More Curves to Santiago de Queretaro

There was more great curves ti Santiago de Queretaro. But first I had to deal with the police.

Stopped by the Police

I you read my lasy last post, you will remember that I had to park my bike 2.5 blocks away and had to lug my luggage to the hotel. I didn’t want to do that again.

I walked to the parking lot with the intention of riding my bike to the hotel and finding someplace to park my bike close. When I got to the parking lot it was closed GGGRRRRRRR.

Back to the hotel where they had a key and I walked with the owner back to the parking lot.

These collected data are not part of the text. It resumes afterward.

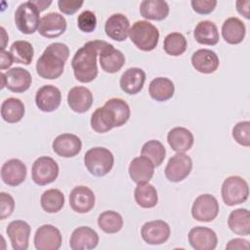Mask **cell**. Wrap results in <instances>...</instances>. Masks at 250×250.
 Listing matches in <instances>:
<instances>
[{
	"mask_svg": "<svg viewBox=\"0 0 250 250\" xmlns=\"http://www.w3.org/2000/svg\"><path fill=\"white\" fill-rule=\"evenodd\" d=\"M235 6H236V10L237 12L242 15L245 19L249 20L250 19V11H249V6H250V1L249 0H239L235 2Z\"/></svg>",
	"mask_w": 250,
	"mask_h": 250,
	"instance_id": "47",
	"label": "cell"
},
{
	"mask_svg": "<svg viewBox=\"0 0 250 250\" xmlns=\"http://www.w3.org/2000/svg\"><path fill=\"white\" fill-rule=\"evenodd\" d=\"M190 4L195 13L199 15H208L215 10L217 6V1L216 0H191Z\"/></svg>",
	"mask_w": 250,
	"mask_h": 250,
	"instance_id": "44",
	"label": "cell"
},
{
	"mask_svg": "<svg viewBox=\"0 0 250 250\" xmlns=\"http://www.w3.org/2000/svg\"><path fill=\"white\" fill-rule=\"evenodd\" d=\"M0 29H1V32H2V46H1V50H5V46H6L7 41L9 40V37H8V35L6 33V30H5V28L3 26Z\"/></svg>",
	"mask_w": 250,
	"mask_h": 250,
	"instance_id": "50",
	"label": "cell"
},
{
	"mask_svg": "<svg viewBox=\"0 0 250 250\" xmlns=\"http://www.w3.org/2000/svg\"><path fill=\"white\" fill-rule=\"evenodd\" d=\"M187 39L186 37L180 32H172L169 33L163 42V49L166 54L178 57L183 55L187 50Z\"/></svg>",
	"mask_w": 250,
	"mask_h": 250,
	"instance_id": "40",
	"label": "cell"
},
{
	"mask_svg": "<svg viewBox=\"0 0 250 250\" xmlns=\"http://www.w3.org/2000/svg\"><path fill=\"white\" fill-rule=\"evenodd\" d=\"M30 230V226L22 220H15L8 225L6 232L14 250H26L28 248Z\"/></svg>",
	"mask_w": 250,
	"mask_h": 250,
	"instance_id": "19",
	"label": "cell"
},
{
	"mask_svg": "<svg viewBox=\"0 0 250 250\" xmlns=\"http://www.w3.org/2000/svg\"><path fill=\"white\" fill-rule=\"evenodd\" d=\"M148 93L154 101L165 102L174 96L175 86L172 80L167 77H156L150 81Z\"/></svg>",
	"mask_w": 250,
	"mask_h": 250,
	"instance_id": "31",
	"label": "cell"
},
{
	"mask_svg": "<svg viewBox=\"0 0 250 250\" xmlns=\"http://www.w3.org/2000/svg\"><path fill=\"white\" fill-rule=\"evenodd\" d=\"M146 72L140 67H130L120 77V88L128 95H136L144 87Z\"/></svg>",
	"mask_w": 250,
	"mask_h": 250,
	"instance_id": "27",
	"label": "cell"
},
{
	"mask_svg": "<svg viewBox=\"0 0 250 250\" xmlns=\"http://www.w3.org/2000/svg\"><path fill=\"white\" fill-rule=\"evenodd\" d=\"M226 249H230V250H249L250 249V244L249 241L246 239L242 238H233L229 241V243L226 245Z\"/></svg>",
	"mask_w": 250,
	"mask_h": 250,
	"instance_id": "46",
	"label": "cell"
},
{
	"mask_svg": "<svg viewBox=\"0 0 250 250\" xmlns=\"http://www.w3.org/2000/svg\"><path fill=\"white\" fill-rule=\"evenodd\" d=\"M219 202L209 193L197 196L191 207V216L198 222H212L219 214Z\"/></svg>",
	"mask_w": 250,
	"mask_h": 250,
	"instance_id": "9",
	"label": "cell"
},
{
	"mask_svg": "<svg viewBox=\"0 0 250 250\" xmlns=\"http://www.w3.org/2000/svg\"><path fill=\"white\" fill-rule=\"evenodd\" d=\"M171 234L169 225L162 220L146 222L141 229V235L144 241L150 245H160L165 243Z\"/></svg>",
	"mask_w": 250,
	"mask_h": 250,
	"instance_id": "12",
	"label": "cell"
},
{
	"mask_svg": "<svg viewBox=\"0 0 250 250\" xmlns=\"http://www.w3.org/2000/svg\"><path fill=\"white\" fill-rule=\"evenodd\" d=\"M62 233L53 225H43L36 229L34 246L37 250H59L62 246Z\"/></svg>",
	"mask_w": 250,
	"mask_h": 250,
	"instance_id": "13",
	"label": "cell"
},
{
	"mask_svg": "<svg viewBox=\"0 0 250 250\" xmlns=\"http://www.w3.org/2000/svg\"><path fill=\"white\" fill-rule=\"evenodd\" d=\"M62 102V93L54 85H44L35 95L36 106L43 112H52L58 109Z\"/></svg>",
	"mask_w": 250,
	"mask_h": 250,
	"instance_id": "16",
	"label": "cell"
},
{
	"mask_svg": "<svg viewBox=\"0 0 250 250\" xmlns=\"http://www.w3.org/2000/svg\"><path fill=\"white\" fill-rule=\"evenodd\" d=\"M191 64L200 73L210 74L217 70L220 64L218 55L209 49H199L191 56Z\"/></svg>",
	"mask_w": 250,
	"mask_h": 250,
	"instance_id": "26",
	"label": "cell"
},
{
	"mask_svg": "<svg viewBox=\"0 0 250 250\" xmlns=\"http://www.w3.org/2000/svg\"><path fill=\"white\" fill-rule=\"evenodd\" d=\"M1 89L7 88L14 93H23L29 89L32 77L28 70L17 66L1 73Z\"/></svg>",
	"mask_w": 250,
	"mask_h": 250,
	"instance_id": "10",
	"label": "cell"
},
{
	"mask_svg": "<svg viewBox=\"0 0 250 250\" xmlns=\"http://www.w3.org/2000/svg\"><path fill=\"white\" fill-rule=\"evenodd\" d=\"M141 155L147 157L155 167H158L165 159L166 149L161 142L150 140L144 144L141 149Z\"/></svg>",
	"mask_w": 250,
	"mask_h": 250,
	"instance_id": "39",
	"label": "cell"
},
{
	"mask_svg": "<svg viewBox=\"0 0 250 250\" xmlns=\"http://www.w3.org/2000/svg\"><path fill=\"white\" fill-rule=\"evenodd\" d=\"M228 226L229 229L242 236L250 234V214L245 208H238L230 212L228 218Z\"/></svg>",
	"mask_w": 250,
	"mask_h": 250,
	"instance_id": "32",
	"label": "cell"
},
{
	"mask_svg": "<svg viewBox=\"0 0 250 250\" xmlns=\"http://www.w3.org/2000/svg\"><path fill=\"white\" fill-rule=\"evenodd\" d=\"M52 148L59 156L69 158L80 152L82 148V142L78 136L64 133L55 138L52 144Z\"/></svg>",
	"mask_w": 250,
	"mask_h": 250,
	"instance_id": "17",
	"label": "cell"
},
{
	"mask_svg": "<svg viewBox=\"0 0 250 250\" xmlns=\"http://www.w3.org/2000/svg\"><path fill=\"white\" fill-rule=\"evenodd\" d=\"M40 204L45 212L57 213L64 205V195L58 188L47 189L41 195Z\"/></svg>",
	"mask_w": 250,
	"mask_h": 250,
	"instance_id": "36",
	"label": "cell"
},
{
	"mask_svg": "<svg viewBox=\"0 0 250 250\" xmlns=\"http://www.w3.org/2000/svg\"><path fill=\"white\" fill-rule=\"evenodd\" d=\"M59 171V165L52 157L40 156L32 164L31 177L36 185L46 186L56 181Z\"/></svg>",
	"mask_w": 250,
	"mask_h": 250,
	"instance_id": "8",
	"label": "cell"
},
{
	"mask_svg": "<svg viewBox=\"0 0 250 250\" xmlns=\"http://www.w3.org/2000/svg\"><path fill=\"white\" fill-rule=\"evenodd\" d=\"M25 164L17 158L9 159L1 167V180L8 186L17 187L24 182L26 178Z\"/></svg>",
	"mask_w": 250,
	"mask_h": 250,
	"instance_id": "21",
	"label": "cell"
},
{
	"mask_svg": "<svg viewBox=\"0 0 250 250\" xmlns=\"http://www.w3.org/2000/svg\"><path fill=\"white\" fill-rule=\"evenodd\" d=\"M221 194L224 203L228 206L241 204L249 196L248 183L239 176H229L223 182Z\"/></svg>",
	"mask_w": 250,
	"mask_h": 250,
	"instance_id": "6",
	"label": "cell"
},
{
	"mask_svg": "<svg viewBox=\"0 0 250 250\" xmlns=\"http://www.w3.org/2000/svg\"><path fill=\"white\" fill-rule=\"evenodd\" d=\"M77 26L83 32H86V33L93 32L97 27L96 15L90 10L83 11L77 17Z\"/></svg>",
	"mask_w": 250,
	"mask_h": 250,
	"instance_id": "42",
	"label": "cell"
},
{
	"mask_svg": "<svg viewBox=\"0 0 250 250\" xmlns=\"http://www.w3.org/2000/svg\"><path fill=\"white\" fill-rule=\"evenodd\" d=\"M188 242L195 250H214L218 244V237L209 228L194 227L188 232Z\"/></svg>",
	"mask_w": 250,
	"mask_h": 250,
	"instance_id": "18",
	"label": "cell"
},
{
	"mask_svg": "<svg viewBox=\"0 0 250 250\" xmlns=\"http://www.w3.org/2000/svg\"><path fill=\"white\" fill-rule=\"evenodd\" d=\"M68 56L69 49L67 45L61 42L48 45L36 62L37 74L49 80L59 78L63 72Z\"/></svg>",
	"mask_w": 250,
	"mask_h": 250,
	"instance_id": "3",
	"label": "cell"
},
{
	"mask_svg": "<svg viewBox=\"0 0 250 250\" xmlns=\"http://www.w3.org/2000/svg\"><path fill=\"white\" fill-rule=\"evenodd\" d=\"M167 142L174 151L185 153L193 146L194 138L188 129L185 127H174L168 132Z\"/></svg>",
	"mask_w": 250,
	"mask_h": 250,
	"instance_id": "28",
	"label": "cell"
},
{
	"mask_svg": "<svg viewBox=\"0 0 250 250\" xmlns=\"http://www.w3.org/2000/svg\"><path fill=\"white\" fill-rule=\"evenodd\" d=\"M134 197L137 204L146 209L153 208L158 202L157 190L149 183L137 184L134 190Z\"/></svg>",
	"mask_w": 250,
	"mask_h": 250,
	"instance_id": "34",
	"label": "cell"
},
{
	"mask_svg": "<svg viewBox=\"0 0 250 250\" xmlns=\"http://www.w3.org/2000/svg\"><path fill=\"white\" fill-rule=\"evenodd\" d=\"M153 163L146 156L141 155L133 158L129 165V175L136 184L148 183L154 174Z\"/></svg>",
	"mask_w": 250,
	"mask_h": 250,
	"instance_id": "25",
	"label": "cell"
},
{
	"mask_svg": "<svg viewBox=\"0 0 250 250\" xmlns=\"http://www.w3.org/2000/svg\"><path fill=\"white\" fill-rule=\"evenodd\" d=\"M1 65L0 69L4 70L6 68H9L14 63V59L12 57V54L8 51L1 50Z\"/></svg>",
	"mask_w": 250,
	"mask_h": 250,
	"instance_id": "48",
	"label": "cell"
},
{
	"mask_svg": "<svg viewBox=\"0 0 250 250\" xmlns=\"http://www.w3.org/2000/svg\"><path fill=\"white\" fill-rule=\"evenodd\" d=\"M66 21L59 13H49L43 16L38 26V33L46 38L61 36L66 29Z\"/></svg>",
	"mask_w": 250,
	"mask_h": 250,
	"instance_id": "20",
	"label": "cell"
},
{
	"mask_svg": "<svg viewBox=\"0 0 250 250\" xmlns=\"http://www.w3.org/2000/svg\"><path fill=\"white\" fill-rule=\"evenodd\" d=\"M232 138L234 141L243 146H250V122L240 121L232 128Z\"/></svg>",
	"mask_w": 250,
	"mask_h": 250,
	"instance_id": "41",
	"label": "cell"
},
{
	"mask_svg": "<svg viewBox=\"0 0 250 250\" xmlns=\"http://www.w3.org/2000/svg\"><path fill=\"white\" fill-rule=\"evenodd\" d=\"M193 36L199 44L209 46L216 45L220 39L217 25L210 21H199L194 28Z\"/></svg>",
	"mask_w": 250,
	"mask_h": 250,
	"instance_id": "33",
	"label": "cell"
},
{
	"mask_svg": "<svg viewBox=\"0 0 250 250\" xmlns=\"http://www.w3.org/2000/svg\"><path fill=\"white\" fill-rule=\"evenodd\" d=\"M67 104L72 111L84 113L93 104V94L86 87L75 86L67 93Z\"/></svg>",
	"mask_w": 250,
	"mask_h": 250,
	"instance_id": "24",
	"label": "cell"
},
{
	"mask_svg": "<svg viewBox=\"0 0 250 250\" xmlns=\"http://www.w3.org/2000/svg\"><path fill=\"white\" fill-rule=\"evenodd\" d=\"M99 62L104 72L116 73L124 65L125 57L121 51L115 49L113 45L104 41L100 50Z\"/></svg>",
	"mask_w": 250,
	"mask_h": 250,
	"instance_id": "14",
	"label": "cell"
},
{
	"mask_svg": "<svg viewBox=\"0 0 250 250\" xmlns=\"http://www.w3.org/2000/svg\"><path fill=\"white\" fill-rule=\"evenodd\" d=\"M40 20V11L31 1L21 3L15 12V24L24 34H33L38 30Z\"/></svg>",
	"mask_w": 250,
	"mask_h": 250,
	"instance_id": "7",
	"label": "cell"
},
{
	"mask_svg": "<svg viewBox=\"0 0 250 250\" xmlns=\"http://www.w3.org/2000/svg\"><path fill=\"white\" fill-rule=\"evenodd\" d=\"M191 169V158L186 153L177 152L168 160L164 174L168 181L172 183H179L185 180L190 174Z\"/></svg>",
	"mask_w": 250,
	"mask_h": 250,
	"instance_id": "11",
	"label": "cell"
},
{
	"mask_svg": "<svg viewBox=\"0 0 250 250\" xmlns=\"http://www.w3.org/2000/svg\"><path fill=\"white\" fill-rule=\"evenodd\" d=\"M83 1H72V0H59L58 6L60 11L65 15H73L75 14L82 6Z\"/></svg>",
	"mask_w": 250,
	"mask_h": 250,
	"instance_id": "45",
	"label": "cell"
},
{
	"mask_svg": "<svg viewBox=\"0 0 250 250\" xmlns=\"http://www.w3.org/2000/svg\"><path fill=\"white\" fill-rule=\"evenodd\" d=\"M114 163L112 152L103 146H95L88 149L84 155V164L91 175L104 177L107 175Z\"/></svg>",
	"mask_w": 250,
	"mask_h": 250,
	"instance_id": "5",
	"label": "cell"
},
{
	"mask_svg": "<svg viewBox=\"0 0 250 250\" xmlns=\"http://www.w3.org/2000/svg\"><path fill=\"white\" fill-rule=\"evenodd\" d=\"M104 31L114 41H125L129 35L130 21L123 14H113L107 18L104 23Z\"/></svg>",
	"mask_w": 250,
	"mask_h": 250,
	"instance_id": "23",
	"label": "cell"
},
{
	"mask_svg": "<svg viewBox=\"0 0 250 250\" xmlns=\"http://www.w3.org/2000/svg\"><path fill=\"white\" fill-rule=\"evenodd\" d=\"M15 210V200L7 192H0V219L4 220L12 215Z\"/></svg>",
	"mask_w": 250,
	"mask_h": 250,
	"instance_id": "43",
	"label": "cell"
},
{
	"mask_svg": "<svg viewBox=\"0 0 250 250\" xmlns=\"http://www.w3.org/2000/svg\"><path fill=\"white\" fill-rule=\"evenodd\" d=\"M246 34L245 24L236 17L227 19L222 25V36L225 41L231 45L239 44Z\"/></svg>",
	"mask_w": 250,
	"mask_h": 250,
	"instance_id": "29",
	"label": "cell"
},
{
	"mask_svg": "<svg viewBox=\"0 0 250 250\" xmlns=\"http://www.w3.org/2000/svg\"><path fill=\"white\" fill-rule=\"evenodd\" d=\"M140 14L146 20L162 21L169 15V6L163 0H144L140 5Z\"/></svg>",
	"mask_w": 250,
	"mask_h": 250,
	"instance_id": "30",
	"label": "cell"
},
{
	"mask_svg": "<svg viewBox=\"0 0 250 250\" xmlns=\"http://www.w3.org/2000/svg\"><path fill=\"white\" fill-rule=\"evenodd\" d=\"M31 2L38 8V10L40 12L46 10L52 4L51 0H49V1H47V0H35V1H31Z\"/></svg>",
	"mask_w": 250,
	"mask_h": 250,
	"instance_id": "49",
	"label": "cell"
},
{
	"mask_svg": "<svg viewBox=\"0 0 250 250\" xmlns=\"http://www.w3.org/2000/svg\"><path fill=\"white\" fill-rule=\"evenodd\" d=\"M129 37L138 49L149 52L158 44L159 31L147 21H137L130 27Z\"/></svg>",
	"mask_w": 250,
	"mask_h": 250,
	"instance_id": "4",
	"label": "cell"
},
{
	"mask_svg": "<svg viewBox=\"0 0 250 250\" xmlns=\"http://www.w3.org/2000/svg\"><path fill=\"white\" fill-rule=\"evenodd\" d=\"M104 40H93L79 48L71 61L76 80L81 83H90L98 75V56L104 44Z\"/></svg>",
	"mask_w": 250,
	"mask_h": 250,
	"instance_id": "2",
	"label": "cell"
},
{
	"mask_svg": "<svg viewBox=\"0 0 250 250\" xmlns=\"http://www.w3.org/2000/svg\"><path fill=\"white\" fill-rule=\"evenodd\" d=\"M98 226L105 233H116L123 227V218L115 211H104L98 218Z\"/></svg>",
	"mask_w": 250,
	"mask_h": 250,
	"instance_id": "38",
	"label": "cell"
},
{
	"mask_svg": "<svg viewBox=\"0 0 250 250\" xmlns=\"http://www.w3.org/2000/svg\"><path fill=\"white\" fill-rule=\"evenodd\" d=\"M25 107L18 98H8L1 104V117L8 123H17L24 115Z\"/></svg>",
	"mask_w": 250,
	"mask_h": 250,
	"instance_id": "35",
	"label": "cell"
},
{
	"mask_svg": "<svg viewBox=\"0 0 250 250\" xmlns=\"http://www.w3.org/2000/svg\"><path fill=\"white\" fill-rule=\"evenodd\" d=\"M130 106L120 98L107 100L103 107H98L91 116V128L97 133H106L112 128L123 126L130 118Z\"/></svg>",
	"mask_w": 250,
	"mask_h": 250,
	"instance_id": "1",
	"label": "cell"
},
{
	"mask_svg": "<svg viewBox=\"0 0 250 250\" xmlns=\"http://www.w3.org/2000/svg\"><path fill=\"white\" fill-rule=\"evenodd\" d=\"M96 202V197L91 188L85 186L75 187L69 194V205L71 209L79 214L91 211Z\"/></svg>",
	"mask_w": 250,
	"mask_h": 250,
	"instance_id": "15",
	"label": "cell"
},
{
	"mask_svg": "<svg viewBox=\"0 0 250 250\" xmlns=\"http://www.w3.org/2000/svg\"><path fill=\"white\" fill-rule=\"evenodd\" d=\"M9 52L12 54L14 62H17V63H22V64L28 65L33 60V55H34L33 47L31 43L25 40L15 41L11 45Z\"/></svg>",
	"mask_w": 250,
	"mask_h": 250,
	"instance_id": "37",
	"label": "cell"
},
{
	"mask_svg": "<svg viewBox=\"0 0 250 250\" xmlns=\"http://www.w3.org/2000/svg\"><path fill=\"white\" fill-rule=\"evenodd\" d=\"M99 243L98 233L89 227L76 228L69 239V247L72 250H91L97 247Z\"/></svg>",
	"mask_w": 250,
	"mask_h": 250,
	"instance_id": "22",
	"label": "cell"
}]
</instances>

I got on my bike to ride it to the hotel. As I did a police vehicle activated the siren to stop me. Crap I thought. Because I was just riding it back to the hotel to put my luggage on, I didn’t have any of my papers or drivers license.

A woman officer exited the car. She approached me and asked me in to move up a bit. Then she said something else in Spanish that I didn’t understand. I told her I didn’t speak Spanish. She said she didn’t speak English. I just laughed and said I don’t speak Spanish and you don’t speak English then shrugged my shoulders. She laughed too. I tried to explain that I was just going to the hotel a block away.

She then went back to her partner and spoke to him. He then came to me and said something in Spanish. The woman officer told him that I didn’t speak Spanish. I shrugged my shoulders again. They guy just laughed and then waved me on. PHEW!

Packing Up

When I got to the hotel the owner was speaking with the police who were always at the intersection at the hotel. The police allowed me to park my bike next to them. So I was finally able to pack up.

Another Freedom Ride

The ride to Jalpan de Serra was awesome. Lots of curves through the same lush mountains.


Ride Issue

Two things about riding in Mexico. First, the drivers have different practices than at home. That means you really need to be careful. For example, almost always at home if you are riding in the strong part or weak part of the lane you can count on you owning your part of the lane. In Mexico they will regularly drive up right next to you to pass. So to own the lane you have to ride in the centre of it.

The other thing is that you can’t count on the quality of the road.

I was just exiting a village and enjoying more curves. As I rounded one they had rounding scraped off the top of the road to resurface it. The road was rough and had gravel on it. My bike began to swerve. My left foot came off and slammed against the pavement. Crap it hurt.

I got the bike straight again by just riding it out. My big toe though was really hurting. But I could still move it. Eventually most of the hurt went away. I continued to enjoy the ride.

The Other Side

As I left Jalpan and went over the mountain range, the lush mountains turned in desert. Still pretty cool though.



Mexican roads have lots of roadside memorials to people who have died. Here is one I passed.



It is Sunday and that means football. I planned on getting into my hotel in Santiago de Queretaro early so I could watch the afternoon game.

I made it in early and found a Wingstop to watch the afternoon game.